The decision-tree approach is useful analytical technique in capital budgeting to evaluate risky investment proposal involving sequential decisions. The technique enables the decision maker to study the various decisions points in relation to subsequent chance, events and choose, from among the alternatives, in an objective and consistent manner. Since the format of the problem of the investment decision has an appearance of a tree with branches, the method is known as decision-tree method.
The decision-tree shows the magnitude, probability and inter-relationship of all possible out-comes of an investment proposal. In a nut-shell, a decision-tree is a graphic display of the relationship between a present decision and future events, future decisions and their consequences. It contains squares and circles. The square represent decision points and the circles represent chance events modes.
Steps involved in decision tree analysis
The following are the important steps involved in constructing and using a decision- tree in capital budgeting :
(i) To identify and define the investment proposal.
(ii) To identify the decision alternatives. For example, if a company is considering setting up a plant, it has the option of setting up a large plant, a medium size plant or a small plant initially and expand it later on or no plant at all.
(iii) To draw various branches of the tree showing the decision points, chance events and other data.
(iv) To enter on the decision-tree branches the relevant data such as the projected cash-flows, probabilities and the expected payoffs.
(v) To analyze the result and by backward induction determine optimal decisions at various decision points and eliminate alternative branches on the basis of dominance.
The following example will illustrate the procedure. Suppose a firm has an investment proposal requiring an outlay of US $1,00,000. If the proposal is successfully implemented, the expected cash-inflows will amount to US $1,40,000. However, if the proposal fails, the firm will suffer a loss of US $15,000 on account of expenses, etc., for initiating the proposal. The life of the proposal is estimated to be 1 year and its salvage value is nil. Now, Estimated Profit = US $1,40,000 – 1,00;000 – 15,000 = US $25,000
Probability of Success = .5
Probability of Failure = .5
The expected pay off has been computed by the backward induction method and shown against chance node 2 as + US $5,000 being a positive amount the investment is worthwhile.
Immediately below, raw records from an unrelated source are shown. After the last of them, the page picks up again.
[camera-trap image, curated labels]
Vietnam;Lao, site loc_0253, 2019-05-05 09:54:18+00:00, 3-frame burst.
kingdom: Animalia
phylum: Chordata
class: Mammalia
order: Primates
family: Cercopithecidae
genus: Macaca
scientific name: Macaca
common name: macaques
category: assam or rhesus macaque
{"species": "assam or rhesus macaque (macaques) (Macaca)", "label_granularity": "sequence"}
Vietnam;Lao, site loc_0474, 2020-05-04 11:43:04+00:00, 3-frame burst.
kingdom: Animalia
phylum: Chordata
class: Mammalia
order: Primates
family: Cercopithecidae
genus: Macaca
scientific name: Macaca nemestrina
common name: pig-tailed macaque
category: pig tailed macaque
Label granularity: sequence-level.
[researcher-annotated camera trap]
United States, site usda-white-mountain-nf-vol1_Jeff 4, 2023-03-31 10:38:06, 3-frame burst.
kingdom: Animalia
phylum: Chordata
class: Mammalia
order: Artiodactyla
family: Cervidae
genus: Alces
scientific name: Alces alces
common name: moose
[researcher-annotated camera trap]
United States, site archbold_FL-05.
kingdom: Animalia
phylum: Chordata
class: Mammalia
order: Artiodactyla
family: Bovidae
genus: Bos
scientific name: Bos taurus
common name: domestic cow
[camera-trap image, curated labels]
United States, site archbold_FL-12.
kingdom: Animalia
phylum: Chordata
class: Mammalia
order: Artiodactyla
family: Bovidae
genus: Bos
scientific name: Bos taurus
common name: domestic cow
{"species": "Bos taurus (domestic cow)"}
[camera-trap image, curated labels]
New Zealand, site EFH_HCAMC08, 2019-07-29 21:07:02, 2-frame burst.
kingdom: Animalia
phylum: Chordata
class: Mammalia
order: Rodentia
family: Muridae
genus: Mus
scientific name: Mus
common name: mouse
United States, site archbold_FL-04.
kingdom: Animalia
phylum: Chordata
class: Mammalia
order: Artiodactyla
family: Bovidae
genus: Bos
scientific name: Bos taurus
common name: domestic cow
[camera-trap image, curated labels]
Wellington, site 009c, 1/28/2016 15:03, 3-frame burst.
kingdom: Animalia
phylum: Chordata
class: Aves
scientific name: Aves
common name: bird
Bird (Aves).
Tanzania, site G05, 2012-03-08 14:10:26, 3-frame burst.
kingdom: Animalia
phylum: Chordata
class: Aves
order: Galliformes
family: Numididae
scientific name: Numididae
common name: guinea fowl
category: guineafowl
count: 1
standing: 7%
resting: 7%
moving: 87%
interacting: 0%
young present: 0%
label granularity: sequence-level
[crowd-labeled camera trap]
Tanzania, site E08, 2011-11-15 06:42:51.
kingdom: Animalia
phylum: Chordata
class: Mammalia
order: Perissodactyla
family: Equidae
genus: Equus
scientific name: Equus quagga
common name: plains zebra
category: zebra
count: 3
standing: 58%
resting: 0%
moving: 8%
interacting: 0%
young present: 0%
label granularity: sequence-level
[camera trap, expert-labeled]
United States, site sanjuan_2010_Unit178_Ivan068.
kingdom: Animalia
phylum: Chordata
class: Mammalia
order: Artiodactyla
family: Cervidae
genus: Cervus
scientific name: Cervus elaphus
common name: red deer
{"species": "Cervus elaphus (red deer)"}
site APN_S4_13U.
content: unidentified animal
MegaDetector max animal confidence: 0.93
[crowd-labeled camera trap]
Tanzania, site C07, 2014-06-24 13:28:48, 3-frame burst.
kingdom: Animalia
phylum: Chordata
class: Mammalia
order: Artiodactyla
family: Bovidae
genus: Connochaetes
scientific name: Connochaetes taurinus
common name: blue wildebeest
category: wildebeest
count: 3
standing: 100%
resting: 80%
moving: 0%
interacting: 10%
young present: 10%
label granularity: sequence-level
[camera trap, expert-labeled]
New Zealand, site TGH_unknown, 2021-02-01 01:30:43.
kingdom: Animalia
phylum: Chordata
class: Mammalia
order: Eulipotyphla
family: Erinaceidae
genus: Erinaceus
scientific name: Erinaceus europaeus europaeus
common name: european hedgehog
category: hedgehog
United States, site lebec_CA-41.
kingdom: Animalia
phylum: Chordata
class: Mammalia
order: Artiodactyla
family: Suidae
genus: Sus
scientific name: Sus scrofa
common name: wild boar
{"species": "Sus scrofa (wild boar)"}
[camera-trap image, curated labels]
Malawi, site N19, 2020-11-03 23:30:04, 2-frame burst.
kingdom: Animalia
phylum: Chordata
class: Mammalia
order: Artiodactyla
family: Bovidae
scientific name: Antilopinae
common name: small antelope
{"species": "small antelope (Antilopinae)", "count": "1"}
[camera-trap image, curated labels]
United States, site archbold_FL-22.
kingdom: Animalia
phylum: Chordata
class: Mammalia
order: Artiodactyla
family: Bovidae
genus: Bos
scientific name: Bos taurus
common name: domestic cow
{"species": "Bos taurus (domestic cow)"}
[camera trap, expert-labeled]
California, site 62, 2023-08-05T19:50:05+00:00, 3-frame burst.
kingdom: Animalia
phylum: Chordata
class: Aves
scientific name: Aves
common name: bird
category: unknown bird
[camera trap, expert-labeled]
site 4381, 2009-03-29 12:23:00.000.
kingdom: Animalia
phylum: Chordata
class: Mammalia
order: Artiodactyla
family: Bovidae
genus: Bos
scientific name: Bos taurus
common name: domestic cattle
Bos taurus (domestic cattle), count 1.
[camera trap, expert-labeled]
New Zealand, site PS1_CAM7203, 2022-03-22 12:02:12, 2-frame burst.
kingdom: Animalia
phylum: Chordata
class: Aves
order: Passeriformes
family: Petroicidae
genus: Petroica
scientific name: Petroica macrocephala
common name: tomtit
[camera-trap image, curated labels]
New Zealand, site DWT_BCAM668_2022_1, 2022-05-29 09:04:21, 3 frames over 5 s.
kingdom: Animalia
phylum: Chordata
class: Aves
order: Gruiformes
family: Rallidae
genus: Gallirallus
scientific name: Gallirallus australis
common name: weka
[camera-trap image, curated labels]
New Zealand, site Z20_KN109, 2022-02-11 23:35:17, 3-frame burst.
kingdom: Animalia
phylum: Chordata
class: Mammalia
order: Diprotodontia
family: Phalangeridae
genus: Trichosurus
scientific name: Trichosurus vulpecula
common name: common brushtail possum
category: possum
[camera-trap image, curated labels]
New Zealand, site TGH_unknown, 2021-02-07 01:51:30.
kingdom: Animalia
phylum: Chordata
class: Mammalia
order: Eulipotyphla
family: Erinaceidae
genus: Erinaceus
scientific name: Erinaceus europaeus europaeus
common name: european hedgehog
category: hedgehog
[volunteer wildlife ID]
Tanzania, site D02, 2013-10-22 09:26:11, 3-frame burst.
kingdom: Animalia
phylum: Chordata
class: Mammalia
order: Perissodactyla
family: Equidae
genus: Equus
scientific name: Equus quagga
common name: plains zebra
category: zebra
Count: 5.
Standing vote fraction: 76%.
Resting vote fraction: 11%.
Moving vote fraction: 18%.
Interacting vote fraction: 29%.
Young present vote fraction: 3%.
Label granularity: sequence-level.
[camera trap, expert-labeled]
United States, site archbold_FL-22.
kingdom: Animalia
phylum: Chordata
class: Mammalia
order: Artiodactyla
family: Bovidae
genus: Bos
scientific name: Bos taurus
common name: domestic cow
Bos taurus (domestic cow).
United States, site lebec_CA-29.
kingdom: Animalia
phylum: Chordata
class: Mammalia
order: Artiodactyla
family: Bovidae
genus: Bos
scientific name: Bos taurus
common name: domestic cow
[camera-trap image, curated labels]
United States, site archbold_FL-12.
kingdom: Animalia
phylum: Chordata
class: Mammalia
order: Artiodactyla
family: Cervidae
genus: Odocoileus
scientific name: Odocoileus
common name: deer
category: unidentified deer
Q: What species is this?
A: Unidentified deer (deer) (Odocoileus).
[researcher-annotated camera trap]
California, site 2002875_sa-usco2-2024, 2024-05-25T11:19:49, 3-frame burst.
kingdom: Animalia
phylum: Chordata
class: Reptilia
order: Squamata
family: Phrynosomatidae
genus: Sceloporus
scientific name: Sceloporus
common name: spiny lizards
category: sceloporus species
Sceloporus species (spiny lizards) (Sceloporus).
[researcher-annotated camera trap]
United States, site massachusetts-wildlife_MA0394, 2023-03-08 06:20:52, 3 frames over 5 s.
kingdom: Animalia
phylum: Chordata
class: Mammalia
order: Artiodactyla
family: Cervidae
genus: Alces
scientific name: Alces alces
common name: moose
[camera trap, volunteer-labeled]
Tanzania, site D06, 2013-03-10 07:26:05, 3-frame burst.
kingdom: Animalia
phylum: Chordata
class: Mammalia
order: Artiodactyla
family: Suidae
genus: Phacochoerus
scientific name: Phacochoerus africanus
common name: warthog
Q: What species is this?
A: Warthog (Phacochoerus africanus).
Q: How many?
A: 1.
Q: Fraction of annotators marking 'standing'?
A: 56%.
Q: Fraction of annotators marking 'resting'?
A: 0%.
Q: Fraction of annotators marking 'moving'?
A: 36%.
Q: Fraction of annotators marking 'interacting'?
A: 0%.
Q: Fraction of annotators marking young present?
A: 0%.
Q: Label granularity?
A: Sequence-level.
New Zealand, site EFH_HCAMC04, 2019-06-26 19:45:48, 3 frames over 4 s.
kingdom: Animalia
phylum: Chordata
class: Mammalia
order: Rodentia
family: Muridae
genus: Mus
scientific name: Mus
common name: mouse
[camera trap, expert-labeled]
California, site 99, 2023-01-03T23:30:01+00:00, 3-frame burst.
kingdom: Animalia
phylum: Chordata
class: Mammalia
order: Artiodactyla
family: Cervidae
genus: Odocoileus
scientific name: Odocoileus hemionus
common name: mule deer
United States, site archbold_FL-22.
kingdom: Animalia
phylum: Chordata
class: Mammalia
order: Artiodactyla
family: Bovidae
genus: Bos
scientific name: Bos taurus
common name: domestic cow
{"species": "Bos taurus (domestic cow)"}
Advantages/Usefulness of Decision Tree Analysis
Decision tree is a useful method of risk analysis, the probability of occurrences for various outcomes and the inter-relationship between the outcomes. It is useful in the following circumstance:
(1) The decision-tree approach is very useful in handling the sequential investments. Working backwards from the future to the present-the decision maker is able to eliminate unprofitable branches and ascertain optimum decision at various decision points.
(2) This approach clearly brings out the implicit assumptions and calculations for all to see, question and revise.
(3) The decision-tree enables a decision maker to visualize assumptions and alternatives in a graphic form, which is usually much easier to understand.
Disadvantages of Decision Tree analysis
Some disadvantages are also associated with Decision Tree analysis approach. The diagrams tend of Decision Tree analysis become more and more complicated with the inclusion of more alternative variables and by looking into a very distant future. Complications increase still further if the analysis is extended to include interdependent alternatives and variables. They make the decision-tree diagram cumbersome and complex and calculations become very time consuming and difficult.